Your first publication – be it short story or a novel – sets the standard for all those that will follow; you learn things with your first in that same way first love marks you for life.
Of all places, I was on the crapper when I learned I’d sold my first short story. That was where I was in the spring of 1987 opening the mail. TMI perhaps, but I’m just trying to keep it real. Back then writers had their work photocopied from its original typewritten pages, and the work was sent in an envelope, along wtih a cover letter (your pitch, your plea) and a SASE (self-addressed, stamped envelope). The SASE was an industry standard and was very important if the writer wanted to ever hear back from the publisher. The thrill was getting an envelop, anywhere from three to six months, in the mail with your own handwriting or typescript on its face. I was on the crapper opening the mail one spring day when a SASE emerged from the pile of bills and direct marketing. I ripped the envelop open.

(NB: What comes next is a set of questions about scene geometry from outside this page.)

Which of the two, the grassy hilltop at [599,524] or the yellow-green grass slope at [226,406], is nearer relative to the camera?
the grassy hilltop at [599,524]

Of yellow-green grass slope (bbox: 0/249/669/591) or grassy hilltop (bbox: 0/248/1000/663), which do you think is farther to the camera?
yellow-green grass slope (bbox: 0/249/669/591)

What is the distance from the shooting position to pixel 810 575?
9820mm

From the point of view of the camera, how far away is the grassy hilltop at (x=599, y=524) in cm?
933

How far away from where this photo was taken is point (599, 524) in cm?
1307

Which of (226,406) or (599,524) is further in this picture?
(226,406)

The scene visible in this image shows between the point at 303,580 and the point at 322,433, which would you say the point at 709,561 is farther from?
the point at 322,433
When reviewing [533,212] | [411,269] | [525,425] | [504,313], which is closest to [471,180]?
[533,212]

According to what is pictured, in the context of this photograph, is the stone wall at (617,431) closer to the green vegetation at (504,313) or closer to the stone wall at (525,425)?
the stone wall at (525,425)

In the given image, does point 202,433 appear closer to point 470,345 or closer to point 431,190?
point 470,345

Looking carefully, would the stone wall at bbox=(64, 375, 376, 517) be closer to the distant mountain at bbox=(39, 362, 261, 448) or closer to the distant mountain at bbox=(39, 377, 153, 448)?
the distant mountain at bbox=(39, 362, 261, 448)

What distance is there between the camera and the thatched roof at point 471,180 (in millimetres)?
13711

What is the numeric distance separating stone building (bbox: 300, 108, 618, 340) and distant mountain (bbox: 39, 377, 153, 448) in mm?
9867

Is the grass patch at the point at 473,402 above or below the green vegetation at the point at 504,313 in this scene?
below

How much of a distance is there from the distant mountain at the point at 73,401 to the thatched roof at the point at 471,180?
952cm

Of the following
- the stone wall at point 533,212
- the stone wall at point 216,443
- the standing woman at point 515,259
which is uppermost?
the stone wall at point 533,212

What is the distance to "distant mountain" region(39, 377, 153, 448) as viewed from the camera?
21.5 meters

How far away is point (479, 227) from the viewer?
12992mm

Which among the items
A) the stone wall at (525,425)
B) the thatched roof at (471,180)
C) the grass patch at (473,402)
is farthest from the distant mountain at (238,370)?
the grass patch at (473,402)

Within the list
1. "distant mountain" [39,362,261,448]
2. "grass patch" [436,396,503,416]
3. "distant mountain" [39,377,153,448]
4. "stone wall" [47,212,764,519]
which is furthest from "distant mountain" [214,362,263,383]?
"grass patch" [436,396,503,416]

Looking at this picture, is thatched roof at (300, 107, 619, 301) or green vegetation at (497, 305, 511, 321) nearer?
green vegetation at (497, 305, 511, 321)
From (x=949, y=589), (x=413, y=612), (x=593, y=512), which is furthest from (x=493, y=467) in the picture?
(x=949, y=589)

My story “Stain,” had been accepted by a journal in Saskatchewan called Grain. Yes: Stain in Grain. Included in the envelope was a conditional acceptance letter, stating that the editors loved the story, but had wanted to publish it with edits. This was not unheard of back then, it seems less so a condition today for reasons beyond my understanding. The acceptance letter contained a copy of what edits the editor was seeking. This is where the story gets interesting.
“Stain,” is a first-person story about a man who returns to his hometown for the funeral of a dear friend. The story is mostly a flashback to a time when the main characters uses a racial slur to demean his friend. It was a story I’d written for a creative writing course I was taking at a local college. We were to write a story fictionalizing a personal experience. I wrote the piece in under thirty minutes because the episode was a deep shame I carried since the day I uttered such a dreadful name for my then bestfriend. The story caused a bit of a stir in class, for all the good reasons. Based on it and other work I had submitted for class, I was allowed to skip the class entirely, receive an automatic “A” letter grade and work independently with an instructor on writing short stories. I wanted to be a writer so bad, so this was good news; it confirmed my greatest wish. “Stain” was a very short story but in consultation with the creative writing instructor it grew and grew with each suggestion. A now much longer story from the original I’d submitted in school was sent to the journal for publication. The story was accepted, with the conditional edits, and the edits were – placing my hand on my heart – almost exactly to excise from the story all the material I’d added onto my original as per instruction and suggestion by my creative writing instructor. If I’d placed my original story alongside the one that was eventually published they would almost completely match. I’d learned then that not all critcism is of equal value or that not all feedback need be implimented. It’s always up to the writer to decided ultimately what stays in and what stays out. That wasn’t the only thing I learned from my first sale.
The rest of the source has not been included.